← Back to context

Comment by rounakdatta

2 years ago

I just tried out a vision reasoning task: https://g.co/bard/share/e8ed970d1cd7 and it hallucinated. Hello Deepmind, are you taking notes?

6 comments

rounakdatta

Reply

onlyrealcuzzo 2 years ago

Is this something we really expect AI to get right with high accuracy with an image like that?

For one, there's a huge dark line that isn't even clear to me what it is and what that means for street crossings.

I am definitely not confident I could answer that question correctly.

rounakdatta 2 years ago
The answer Bard gave is not even very coherent. Very similar results with GPT-4V as well. This makes me very cusrious how exactly do these models "see". Are they intelligently following the route starting from one point all along, or are they just tracing it top-to-bottom-left-to-right? Seemingly, latter is the case.

····················

Tasks to perform
[1] Rewrite the paragraph of the thread about Bard's vision reasoning task that begins "The answer Bard gave" as a short list, keeping its main facts.
[2] From the thread about Bard's vision reasoning task, write out the passage that begins at the words "onlyrealcuzzo 2 years" and ends after "for street crossings.", substituting "picture" for "image".
[3] Pick up the thread about Bard's vision reasoning task after its last sentence and continue it.

Data shown
····················

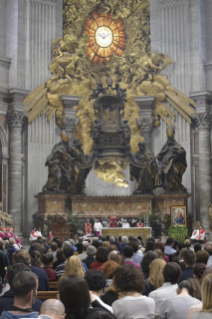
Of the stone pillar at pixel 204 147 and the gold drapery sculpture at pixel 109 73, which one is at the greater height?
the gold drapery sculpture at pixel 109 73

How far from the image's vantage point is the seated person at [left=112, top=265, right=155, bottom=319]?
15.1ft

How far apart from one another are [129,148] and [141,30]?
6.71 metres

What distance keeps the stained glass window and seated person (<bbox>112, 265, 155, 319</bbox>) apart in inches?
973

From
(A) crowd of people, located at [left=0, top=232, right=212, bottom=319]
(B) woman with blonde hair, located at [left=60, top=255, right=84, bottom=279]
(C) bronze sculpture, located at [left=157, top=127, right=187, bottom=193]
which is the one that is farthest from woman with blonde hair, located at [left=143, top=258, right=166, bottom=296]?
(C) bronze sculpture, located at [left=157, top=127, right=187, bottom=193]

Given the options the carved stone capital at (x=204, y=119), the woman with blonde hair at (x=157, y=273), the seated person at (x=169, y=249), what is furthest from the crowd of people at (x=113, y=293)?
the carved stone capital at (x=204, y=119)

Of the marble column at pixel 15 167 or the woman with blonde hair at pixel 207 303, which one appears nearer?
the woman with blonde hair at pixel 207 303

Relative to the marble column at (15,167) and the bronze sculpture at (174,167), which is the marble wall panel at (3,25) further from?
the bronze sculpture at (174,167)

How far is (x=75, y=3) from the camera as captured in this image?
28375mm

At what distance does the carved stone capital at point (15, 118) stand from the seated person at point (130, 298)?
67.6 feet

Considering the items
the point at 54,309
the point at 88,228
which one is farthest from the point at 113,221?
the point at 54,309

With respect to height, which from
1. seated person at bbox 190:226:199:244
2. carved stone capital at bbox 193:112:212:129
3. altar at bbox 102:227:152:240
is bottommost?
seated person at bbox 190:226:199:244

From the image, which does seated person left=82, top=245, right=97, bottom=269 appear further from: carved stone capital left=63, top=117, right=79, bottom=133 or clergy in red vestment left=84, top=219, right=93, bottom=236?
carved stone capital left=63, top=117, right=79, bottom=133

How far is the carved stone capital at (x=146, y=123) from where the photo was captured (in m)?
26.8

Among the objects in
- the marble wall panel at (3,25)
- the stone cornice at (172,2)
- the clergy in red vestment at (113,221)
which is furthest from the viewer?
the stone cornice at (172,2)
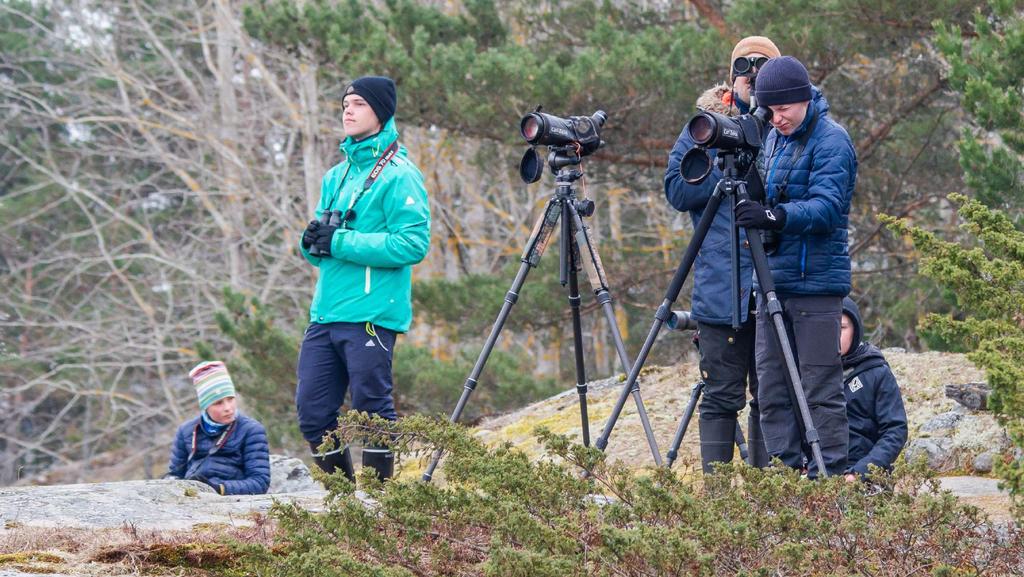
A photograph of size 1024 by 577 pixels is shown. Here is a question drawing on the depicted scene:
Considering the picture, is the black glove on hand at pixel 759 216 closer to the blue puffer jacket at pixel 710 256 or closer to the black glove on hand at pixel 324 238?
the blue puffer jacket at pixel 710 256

····················

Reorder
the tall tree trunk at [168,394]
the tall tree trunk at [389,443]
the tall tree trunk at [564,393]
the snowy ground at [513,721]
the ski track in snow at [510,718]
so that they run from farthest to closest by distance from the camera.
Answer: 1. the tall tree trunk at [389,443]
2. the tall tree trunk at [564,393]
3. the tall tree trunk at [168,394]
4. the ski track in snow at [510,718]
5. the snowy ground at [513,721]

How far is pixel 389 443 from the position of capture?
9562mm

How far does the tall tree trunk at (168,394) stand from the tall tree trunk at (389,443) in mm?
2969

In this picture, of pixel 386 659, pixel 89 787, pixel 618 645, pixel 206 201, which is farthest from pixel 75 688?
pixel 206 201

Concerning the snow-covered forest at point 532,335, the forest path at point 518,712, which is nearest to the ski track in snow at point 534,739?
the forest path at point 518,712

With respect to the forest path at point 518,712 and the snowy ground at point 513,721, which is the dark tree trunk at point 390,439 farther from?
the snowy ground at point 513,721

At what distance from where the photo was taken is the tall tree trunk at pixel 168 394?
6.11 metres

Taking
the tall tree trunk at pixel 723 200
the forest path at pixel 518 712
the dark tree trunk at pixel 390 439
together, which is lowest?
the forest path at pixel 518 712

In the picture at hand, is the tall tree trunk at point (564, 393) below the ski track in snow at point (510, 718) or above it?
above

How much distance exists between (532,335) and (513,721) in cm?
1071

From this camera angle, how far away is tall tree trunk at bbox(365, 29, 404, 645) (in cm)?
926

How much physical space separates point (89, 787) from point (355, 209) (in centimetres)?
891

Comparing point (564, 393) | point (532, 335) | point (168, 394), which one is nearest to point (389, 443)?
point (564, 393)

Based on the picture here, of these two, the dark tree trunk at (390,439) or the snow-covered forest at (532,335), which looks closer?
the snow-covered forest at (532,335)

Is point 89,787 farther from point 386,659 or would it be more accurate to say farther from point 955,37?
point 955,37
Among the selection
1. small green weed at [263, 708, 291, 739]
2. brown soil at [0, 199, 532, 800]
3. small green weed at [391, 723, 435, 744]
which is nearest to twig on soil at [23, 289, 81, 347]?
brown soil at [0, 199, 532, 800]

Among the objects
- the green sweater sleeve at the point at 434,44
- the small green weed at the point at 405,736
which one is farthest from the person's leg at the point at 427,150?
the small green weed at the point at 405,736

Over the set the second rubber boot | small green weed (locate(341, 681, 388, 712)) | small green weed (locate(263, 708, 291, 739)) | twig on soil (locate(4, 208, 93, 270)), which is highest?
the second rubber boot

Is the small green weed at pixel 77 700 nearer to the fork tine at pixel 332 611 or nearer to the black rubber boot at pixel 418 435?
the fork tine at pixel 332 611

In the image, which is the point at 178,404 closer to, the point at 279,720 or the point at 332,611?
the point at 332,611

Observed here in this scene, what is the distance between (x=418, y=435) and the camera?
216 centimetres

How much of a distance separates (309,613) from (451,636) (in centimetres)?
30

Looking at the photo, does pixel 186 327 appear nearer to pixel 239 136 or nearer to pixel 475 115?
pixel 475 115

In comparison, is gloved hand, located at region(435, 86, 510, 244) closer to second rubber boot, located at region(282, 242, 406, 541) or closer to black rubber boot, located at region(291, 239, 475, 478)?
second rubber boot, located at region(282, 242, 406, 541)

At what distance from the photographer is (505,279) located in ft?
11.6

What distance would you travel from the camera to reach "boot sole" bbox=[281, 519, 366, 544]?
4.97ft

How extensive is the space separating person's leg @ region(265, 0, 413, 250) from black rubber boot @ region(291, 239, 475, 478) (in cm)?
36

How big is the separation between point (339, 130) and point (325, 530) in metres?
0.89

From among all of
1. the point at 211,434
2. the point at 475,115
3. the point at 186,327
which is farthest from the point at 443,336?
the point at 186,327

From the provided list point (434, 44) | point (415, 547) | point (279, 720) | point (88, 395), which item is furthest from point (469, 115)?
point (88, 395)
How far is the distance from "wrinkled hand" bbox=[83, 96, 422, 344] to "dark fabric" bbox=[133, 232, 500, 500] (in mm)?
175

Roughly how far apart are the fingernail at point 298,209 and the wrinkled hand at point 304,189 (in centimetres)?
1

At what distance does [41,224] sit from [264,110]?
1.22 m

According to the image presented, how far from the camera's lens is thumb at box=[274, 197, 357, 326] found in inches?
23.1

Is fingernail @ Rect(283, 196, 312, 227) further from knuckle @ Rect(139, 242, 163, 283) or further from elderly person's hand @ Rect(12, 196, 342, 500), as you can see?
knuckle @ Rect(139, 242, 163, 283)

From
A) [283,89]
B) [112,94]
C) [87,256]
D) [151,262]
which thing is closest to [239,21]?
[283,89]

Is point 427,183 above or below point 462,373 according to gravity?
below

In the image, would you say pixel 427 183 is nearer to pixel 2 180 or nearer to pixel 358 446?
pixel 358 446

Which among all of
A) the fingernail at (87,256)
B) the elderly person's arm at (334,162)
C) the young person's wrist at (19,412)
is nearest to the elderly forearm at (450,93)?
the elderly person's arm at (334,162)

····················

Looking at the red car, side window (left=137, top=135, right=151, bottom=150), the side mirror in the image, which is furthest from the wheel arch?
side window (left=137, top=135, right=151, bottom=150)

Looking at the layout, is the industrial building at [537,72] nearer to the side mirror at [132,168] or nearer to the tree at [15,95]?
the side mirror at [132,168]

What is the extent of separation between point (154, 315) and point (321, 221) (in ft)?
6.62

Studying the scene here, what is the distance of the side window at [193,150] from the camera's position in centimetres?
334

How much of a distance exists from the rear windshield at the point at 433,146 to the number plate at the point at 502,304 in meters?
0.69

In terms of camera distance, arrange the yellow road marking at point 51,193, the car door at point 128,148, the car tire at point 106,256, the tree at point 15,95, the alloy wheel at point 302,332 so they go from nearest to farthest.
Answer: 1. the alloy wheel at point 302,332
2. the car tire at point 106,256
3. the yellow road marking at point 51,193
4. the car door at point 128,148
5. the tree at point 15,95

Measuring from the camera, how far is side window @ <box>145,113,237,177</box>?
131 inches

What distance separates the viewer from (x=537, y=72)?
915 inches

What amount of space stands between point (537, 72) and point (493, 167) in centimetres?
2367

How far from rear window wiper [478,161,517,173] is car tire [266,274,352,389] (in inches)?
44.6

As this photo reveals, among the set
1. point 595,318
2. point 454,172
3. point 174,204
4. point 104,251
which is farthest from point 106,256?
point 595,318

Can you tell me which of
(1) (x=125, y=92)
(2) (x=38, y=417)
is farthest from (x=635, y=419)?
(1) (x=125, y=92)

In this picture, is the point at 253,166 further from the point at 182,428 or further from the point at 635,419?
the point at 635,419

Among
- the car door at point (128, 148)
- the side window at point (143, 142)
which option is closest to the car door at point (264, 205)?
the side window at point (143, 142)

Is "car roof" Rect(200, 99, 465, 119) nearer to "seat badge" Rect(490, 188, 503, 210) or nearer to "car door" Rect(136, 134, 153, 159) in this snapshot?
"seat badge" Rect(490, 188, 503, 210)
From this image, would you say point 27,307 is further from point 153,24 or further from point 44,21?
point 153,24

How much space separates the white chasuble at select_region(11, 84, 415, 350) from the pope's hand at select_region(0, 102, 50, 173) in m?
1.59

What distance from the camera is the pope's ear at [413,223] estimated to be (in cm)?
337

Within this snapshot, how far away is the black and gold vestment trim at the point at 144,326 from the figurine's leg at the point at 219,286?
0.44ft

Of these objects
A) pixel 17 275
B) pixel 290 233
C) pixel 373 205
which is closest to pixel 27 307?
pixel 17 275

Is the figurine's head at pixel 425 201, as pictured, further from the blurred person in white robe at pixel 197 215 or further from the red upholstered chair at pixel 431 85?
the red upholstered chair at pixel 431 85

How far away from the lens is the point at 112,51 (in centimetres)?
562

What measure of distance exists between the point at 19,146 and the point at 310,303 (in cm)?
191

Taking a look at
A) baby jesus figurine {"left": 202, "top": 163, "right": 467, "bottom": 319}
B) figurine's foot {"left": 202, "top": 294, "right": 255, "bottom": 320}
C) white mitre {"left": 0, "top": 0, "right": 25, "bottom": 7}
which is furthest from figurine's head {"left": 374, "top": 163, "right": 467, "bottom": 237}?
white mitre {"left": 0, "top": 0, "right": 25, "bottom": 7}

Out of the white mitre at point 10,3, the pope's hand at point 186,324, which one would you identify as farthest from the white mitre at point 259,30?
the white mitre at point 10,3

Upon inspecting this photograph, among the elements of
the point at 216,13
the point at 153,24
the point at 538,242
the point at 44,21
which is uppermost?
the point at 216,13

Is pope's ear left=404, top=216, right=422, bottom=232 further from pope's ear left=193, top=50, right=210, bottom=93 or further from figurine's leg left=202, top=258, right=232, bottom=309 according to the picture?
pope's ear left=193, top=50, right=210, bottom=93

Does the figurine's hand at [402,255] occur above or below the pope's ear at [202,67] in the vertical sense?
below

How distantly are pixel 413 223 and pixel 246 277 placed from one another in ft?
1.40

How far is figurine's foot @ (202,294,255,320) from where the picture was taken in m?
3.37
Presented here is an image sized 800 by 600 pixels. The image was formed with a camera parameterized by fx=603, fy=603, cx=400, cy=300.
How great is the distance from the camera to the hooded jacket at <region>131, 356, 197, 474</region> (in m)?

····················

Written responses
[1]
- Bard's answer was not very coherent.
- GPT-4V gave very similar results.
- This made the writer curious how these models "see."
- The writer asks whether the models follow the route from one starting point or trace it top-to-bottom-left-to-right.
- The latter seems to be the case.

[2]
onlyrealcuzzo 2 years ago

Is this something we really expect AI to get right with high accuracy with an picture like that?

For one, there's a huge dark line that isn't even clear to me what it is and what that means for street crossings.

[3]
I expected that the AI would be able to understand that say taking a right turn from a straight road to another sub-road definitely involves crossing (since I specified that one is running on the left of the road). And try answering along those lines.
- onlyrealcuzzo 2 years ago
  
  Maybe a heavily fine-tuned image AI would get this right.
  I don't see a world in which a general model like GPT or Gemini gets stuff like this correct with high accuracy any time soon.

jeffbee 2 years ago

It's not at all clear what model you're getting from Bard right now.

abeppu 2 years ago
... though that is itself a concern with Bard right?
- jeffbee 2 years ago
  
  Sure, to some extent. It's inside baseball for 99% of users but for the few who care or are curious there should be a "stats for nerds" button.
  Edited: now Bard is showing me a banner that says it is Gemini Pro.